##### Selected excerpt #####

This is a large glazed and incided painted ceramic dish produced in Iran for the European export market. Its decoration features a central eight-pointed star filled with a neat lattice of florets with leaves. The points lead to triangular panels filled with alternating flower sprays of flower lattices. A larger plain star emerges from this pattern filled with overlapping scales with dots. The style of this dish is similar to the Chinese Ahua style meaning a secret or hidden decoration. The original Persian contribution to this style consists of the combination of various geometric patterns with incised contours emphasized in blue.

Physical description

Large ceramic dish glazed and painted in two blues. The central eight-pointed star is filled with a neat lattice of florets with leaves. The points lead to triangular panels with either single or double-lobed top brackets. These are filled with alternating flower sprays or flower lattices. A larger plain star emerges from this pattern filled with overlapping scales with dots. The flange is incised with eight double leaves springing from a small lozenge shape. A pale blue glaze covers the outside. There is a red cross, not a mark, inside the base ring.

##### Dataset extract #####

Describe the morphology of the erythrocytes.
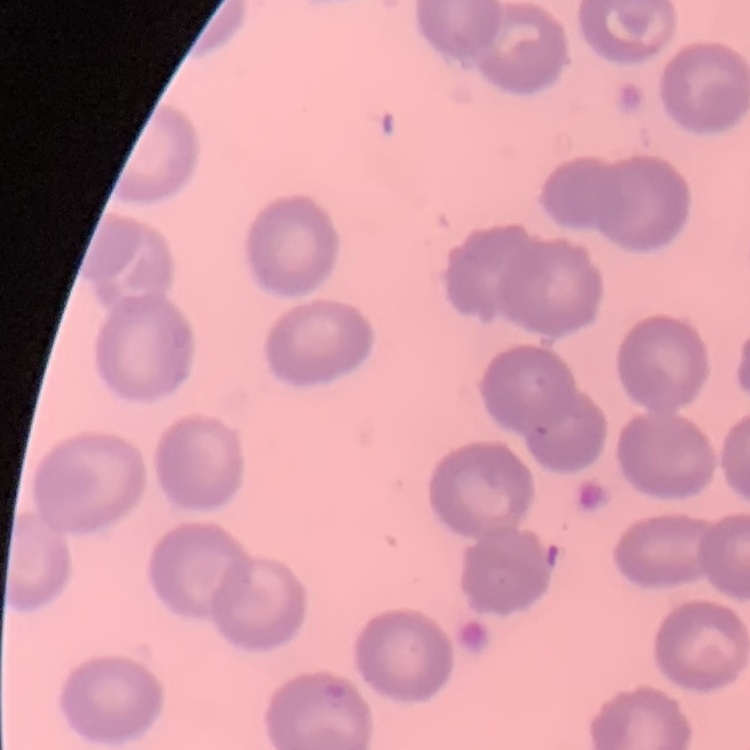
They show no rouleaux formation.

#####

→ What you should do
Copy out the part of the ceramic dish description that begins at the words "Large ceramic dish" and stops after "the base ring.", keeping every word unchanged.

→ Exercise result
Large ceramic dish glazed and painted in two blues. The central eight-pointed star is filled with a neat lattice of florets with leaves. The points lead to triangular panels with either single or double-lobed top brackets. These are filled with alternating flower sprays or flower lattices. A larger plain star emerges from this pattern filled with overlapping scales with dots. The flange is incised with eight double leaves springing from a small lozenge shape. A pale blue glaze covers the outside. There is a red cross, not a mark, inside the base ring.